Bir kimse şerî bir özürden dolayı sefer, hastalık, acizlik, ani hayati tehlike dolayısıyla orucunu açarsa bu durumda bu oruç yerine 1 gün kaza etmesi vaciptir, eğer bilerek orucunu tutmazsa, yerse ve içerse bu kimse hakkında ihtilaf edilmiştir. Cumhuru ulema bu konuda, bilerek yiyen, içenin hali, cima eden şahıs gibidir görüşündedir. Delil olarakta Ebu Davud’un süneninde yer alan, cima eden şahsın konumunu gösterirler. O hadiste bilerek cima eden kimseye Rasulullah “ onun yerine bir gün oruç tut” buyurmuştur. Diğer ilim ehli ise Bu kimse bilerek oruç yemesinde dolayı tevbe etmelidir, zira muaakked vakitte eda edilmesi gereken ibadeti eda etmediğinden vakti çıkmıştır, dolayısıyla bu kimsenin oruç ibadetini kaza etmesi gerekmemektedir, tevbe gerekir demiştir. Şeyhulislam, İbn Hazm, (İbn Hazm Ebu Bekir-Ömer-Ali-İbn Mesud-Ebu Hureyre’nin bu görüşte olduğunu nakleder) günümüzde ki hadis âlimleri de bu görüştedir. Kişi ancak bilerek cima ederse bu durumda kaza eder ve kefaret öder denmiştir, sahih olan budur. Kişi eğer ramazan ayında gündüz bilerek cima ederse buna kaza ve kefaret gerekir, bunun dışında kalan bilerek yemek ve içmek kazayı da kefareti de gerektirmez.



إذا كان فطره بأكل أو بشرب او قئ عمد او حجامة او إمناء مباشرة.

Eğer oruç bozması yemekten, içmekten, bilerek kusmaktan, hacamat etmekten, kadına dokunarak meni gelmesinden dolayı ise üzerine bir gün kaza gerekir.
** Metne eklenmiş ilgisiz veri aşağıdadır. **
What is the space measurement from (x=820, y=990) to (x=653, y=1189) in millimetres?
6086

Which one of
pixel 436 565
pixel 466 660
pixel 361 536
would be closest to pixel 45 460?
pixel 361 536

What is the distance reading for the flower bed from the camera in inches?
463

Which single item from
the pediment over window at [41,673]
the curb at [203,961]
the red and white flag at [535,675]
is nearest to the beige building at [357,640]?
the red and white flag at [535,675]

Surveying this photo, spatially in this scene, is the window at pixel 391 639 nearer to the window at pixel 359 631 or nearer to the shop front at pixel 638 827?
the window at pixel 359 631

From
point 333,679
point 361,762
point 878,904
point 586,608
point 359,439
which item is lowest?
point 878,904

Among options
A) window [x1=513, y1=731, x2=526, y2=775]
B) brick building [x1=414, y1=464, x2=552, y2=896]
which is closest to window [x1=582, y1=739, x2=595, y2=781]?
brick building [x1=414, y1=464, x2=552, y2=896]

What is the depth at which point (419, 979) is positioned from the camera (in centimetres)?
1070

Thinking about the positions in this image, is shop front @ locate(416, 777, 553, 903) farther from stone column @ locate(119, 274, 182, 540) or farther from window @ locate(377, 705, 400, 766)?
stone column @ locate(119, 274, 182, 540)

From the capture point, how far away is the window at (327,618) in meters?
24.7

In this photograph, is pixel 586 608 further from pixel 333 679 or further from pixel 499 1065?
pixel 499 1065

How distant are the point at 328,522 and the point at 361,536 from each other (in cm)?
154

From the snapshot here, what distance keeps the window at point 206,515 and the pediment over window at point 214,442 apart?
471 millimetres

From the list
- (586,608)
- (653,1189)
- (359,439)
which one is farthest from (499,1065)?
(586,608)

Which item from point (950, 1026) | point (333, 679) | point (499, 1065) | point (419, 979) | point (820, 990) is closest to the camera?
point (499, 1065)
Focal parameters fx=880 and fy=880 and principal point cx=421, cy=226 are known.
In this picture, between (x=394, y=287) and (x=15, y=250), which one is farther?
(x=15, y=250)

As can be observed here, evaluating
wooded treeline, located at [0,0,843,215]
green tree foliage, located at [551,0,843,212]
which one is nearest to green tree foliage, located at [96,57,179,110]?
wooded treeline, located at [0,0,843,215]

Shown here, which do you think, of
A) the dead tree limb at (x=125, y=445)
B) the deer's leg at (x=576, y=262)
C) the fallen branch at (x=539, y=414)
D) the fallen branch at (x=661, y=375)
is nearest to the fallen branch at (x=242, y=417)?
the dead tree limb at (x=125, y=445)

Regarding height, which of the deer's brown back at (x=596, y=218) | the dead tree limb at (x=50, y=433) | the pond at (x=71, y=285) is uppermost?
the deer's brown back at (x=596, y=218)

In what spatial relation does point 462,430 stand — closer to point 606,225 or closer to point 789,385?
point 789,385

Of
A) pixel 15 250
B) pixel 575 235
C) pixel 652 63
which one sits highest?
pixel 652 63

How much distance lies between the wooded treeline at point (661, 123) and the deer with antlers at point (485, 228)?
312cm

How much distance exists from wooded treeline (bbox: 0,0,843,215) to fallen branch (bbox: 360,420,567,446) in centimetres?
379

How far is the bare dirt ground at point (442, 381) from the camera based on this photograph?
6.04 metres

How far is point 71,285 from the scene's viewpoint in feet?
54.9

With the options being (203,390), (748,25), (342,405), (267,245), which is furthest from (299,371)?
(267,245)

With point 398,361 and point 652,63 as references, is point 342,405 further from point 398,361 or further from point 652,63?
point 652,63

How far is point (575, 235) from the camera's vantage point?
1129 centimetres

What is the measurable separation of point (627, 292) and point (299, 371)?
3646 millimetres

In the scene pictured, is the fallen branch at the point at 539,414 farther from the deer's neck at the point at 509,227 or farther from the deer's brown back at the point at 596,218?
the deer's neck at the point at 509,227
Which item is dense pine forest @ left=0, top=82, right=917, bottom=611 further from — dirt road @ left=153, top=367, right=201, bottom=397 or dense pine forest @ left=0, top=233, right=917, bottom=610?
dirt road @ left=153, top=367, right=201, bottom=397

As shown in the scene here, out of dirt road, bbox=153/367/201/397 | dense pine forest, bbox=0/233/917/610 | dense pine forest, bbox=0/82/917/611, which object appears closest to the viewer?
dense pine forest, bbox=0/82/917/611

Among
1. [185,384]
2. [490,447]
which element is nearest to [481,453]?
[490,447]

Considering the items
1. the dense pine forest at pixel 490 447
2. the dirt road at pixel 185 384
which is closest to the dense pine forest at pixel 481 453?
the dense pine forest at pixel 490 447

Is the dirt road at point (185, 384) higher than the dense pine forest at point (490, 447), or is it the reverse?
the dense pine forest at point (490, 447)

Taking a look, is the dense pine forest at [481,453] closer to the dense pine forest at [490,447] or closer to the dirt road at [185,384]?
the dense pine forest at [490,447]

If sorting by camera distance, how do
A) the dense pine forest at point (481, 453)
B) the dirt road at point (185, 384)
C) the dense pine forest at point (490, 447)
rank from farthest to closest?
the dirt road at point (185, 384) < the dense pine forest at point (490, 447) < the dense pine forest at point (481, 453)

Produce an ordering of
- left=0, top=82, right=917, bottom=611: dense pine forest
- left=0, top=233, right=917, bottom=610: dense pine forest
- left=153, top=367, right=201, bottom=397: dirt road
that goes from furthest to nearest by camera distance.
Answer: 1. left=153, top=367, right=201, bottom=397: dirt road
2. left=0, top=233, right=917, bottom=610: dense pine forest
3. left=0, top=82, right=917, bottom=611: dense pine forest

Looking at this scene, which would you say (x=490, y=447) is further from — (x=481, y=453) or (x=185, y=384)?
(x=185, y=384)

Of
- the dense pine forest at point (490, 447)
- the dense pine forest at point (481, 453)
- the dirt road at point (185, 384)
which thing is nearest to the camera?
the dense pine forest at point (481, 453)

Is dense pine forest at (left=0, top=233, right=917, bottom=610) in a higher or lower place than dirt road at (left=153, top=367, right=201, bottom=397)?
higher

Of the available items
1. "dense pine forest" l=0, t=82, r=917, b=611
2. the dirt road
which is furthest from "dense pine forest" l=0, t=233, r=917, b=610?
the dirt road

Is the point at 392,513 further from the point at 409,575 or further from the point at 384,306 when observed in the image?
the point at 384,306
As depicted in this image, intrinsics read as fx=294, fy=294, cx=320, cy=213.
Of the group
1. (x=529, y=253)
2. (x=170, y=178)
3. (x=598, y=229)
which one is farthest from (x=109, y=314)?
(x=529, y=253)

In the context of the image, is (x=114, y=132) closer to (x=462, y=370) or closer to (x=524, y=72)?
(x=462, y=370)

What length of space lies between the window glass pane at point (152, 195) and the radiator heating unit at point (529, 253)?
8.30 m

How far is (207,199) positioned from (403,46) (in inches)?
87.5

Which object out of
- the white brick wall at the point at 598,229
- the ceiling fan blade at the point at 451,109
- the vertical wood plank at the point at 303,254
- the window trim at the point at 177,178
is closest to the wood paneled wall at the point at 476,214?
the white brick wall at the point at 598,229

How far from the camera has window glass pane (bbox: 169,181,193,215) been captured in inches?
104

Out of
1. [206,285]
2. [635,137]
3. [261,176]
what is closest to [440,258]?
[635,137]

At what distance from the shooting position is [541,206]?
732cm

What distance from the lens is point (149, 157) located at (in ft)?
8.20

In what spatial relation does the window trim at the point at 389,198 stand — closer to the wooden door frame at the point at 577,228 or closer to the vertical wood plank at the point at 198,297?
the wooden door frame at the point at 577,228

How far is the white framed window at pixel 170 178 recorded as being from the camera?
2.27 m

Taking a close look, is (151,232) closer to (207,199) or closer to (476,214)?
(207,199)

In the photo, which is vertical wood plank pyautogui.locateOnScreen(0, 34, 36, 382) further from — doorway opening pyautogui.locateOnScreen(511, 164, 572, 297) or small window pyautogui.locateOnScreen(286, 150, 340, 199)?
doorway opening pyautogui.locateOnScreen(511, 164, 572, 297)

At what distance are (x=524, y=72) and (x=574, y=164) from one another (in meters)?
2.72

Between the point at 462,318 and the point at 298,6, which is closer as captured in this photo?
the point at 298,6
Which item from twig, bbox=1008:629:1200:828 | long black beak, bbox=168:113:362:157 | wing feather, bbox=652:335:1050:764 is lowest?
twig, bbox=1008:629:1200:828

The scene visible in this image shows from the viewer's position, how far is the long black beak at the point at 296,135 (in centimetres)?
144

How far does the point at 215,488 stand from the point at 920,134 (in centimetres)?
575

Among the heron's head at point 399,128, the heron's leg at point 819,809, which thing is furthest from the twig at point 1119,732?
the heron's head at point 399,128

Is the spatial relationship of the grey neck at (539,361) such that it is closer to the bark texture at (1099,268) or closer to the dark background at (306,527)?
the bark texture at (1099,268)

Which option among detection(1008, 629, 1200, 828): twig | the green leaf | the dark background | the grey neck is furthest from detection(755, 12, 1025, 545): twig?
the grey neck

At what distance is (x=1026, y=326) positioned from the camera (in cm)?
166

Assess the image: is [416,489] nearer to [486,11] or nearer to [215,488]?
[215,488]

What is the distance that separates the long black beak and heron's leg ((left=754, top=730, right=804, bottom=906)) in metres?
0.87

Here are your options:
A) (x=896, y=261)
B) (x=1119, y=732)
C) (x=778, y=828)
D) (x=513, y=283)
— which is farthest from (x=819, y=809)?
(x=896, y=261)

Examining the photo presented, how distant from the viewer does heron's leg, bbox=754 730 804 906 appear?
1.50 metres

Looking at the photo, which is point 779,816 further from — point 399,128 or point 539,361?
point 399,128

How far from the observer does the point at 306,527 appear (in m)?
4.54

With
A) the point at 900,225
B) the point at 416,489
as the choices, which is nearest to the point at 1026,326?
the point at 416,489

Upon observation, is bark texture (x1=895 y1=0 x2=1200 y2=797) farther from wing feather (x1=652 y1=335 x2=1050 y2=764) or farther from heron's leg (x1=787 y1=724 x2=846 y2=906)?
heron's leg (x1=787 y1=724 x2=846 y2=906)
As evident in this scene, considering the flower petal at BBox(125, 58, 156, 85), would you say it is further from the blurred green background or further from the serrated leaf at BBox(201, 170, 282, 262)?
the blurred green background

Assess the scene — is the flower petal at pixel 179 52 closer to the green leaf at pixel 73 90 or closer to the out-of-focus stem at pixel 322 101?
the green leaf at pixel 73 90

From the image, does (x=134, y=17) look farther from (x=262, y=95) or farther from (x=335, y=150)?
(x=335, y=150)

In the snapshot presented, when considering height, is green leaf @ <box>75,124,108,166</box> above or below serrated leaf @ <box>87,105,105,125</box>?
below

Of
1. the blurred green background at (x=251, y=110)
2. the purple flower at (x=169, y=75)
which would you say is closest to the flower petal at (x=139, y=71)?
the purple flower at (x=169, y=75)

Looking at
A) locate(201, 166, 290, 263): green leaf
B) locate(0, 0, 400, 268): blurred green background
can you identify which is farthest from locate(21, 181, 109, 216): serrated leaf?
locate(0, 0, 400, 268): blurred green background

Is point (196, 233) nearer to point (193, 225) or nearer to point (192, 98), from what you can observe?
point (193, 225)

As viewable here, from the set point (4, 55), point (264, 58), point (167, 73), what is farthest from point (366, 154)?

Müellife göre, yemek içmek, bilerek kusmak, hacamat etmek, kadına dokunmakdan dolayı gelen meniden dolayı, 1 gün kaza gerekir, tabi bu meseleler tafsilidir, onların üzerinde duralım, bir üst metinde bilerek oruç bozanın konumu kazayı ve kefareti gerektirmiyor demiş bu görüşü tercih etmiştik.



Bilerek yemek ve içmek meselesine gelince, Cumhura göre bilerek yemek ve içmek kazayı ve kefareti gerektirirken, Sahabe ve Tabiinin önde gelenlerine, İbn Hazm ve şeyhulislam ibn teymiyye’ye göre kaza ve kefaret gerektirmemekte, tevbeyi gerekli kılmaktaydı.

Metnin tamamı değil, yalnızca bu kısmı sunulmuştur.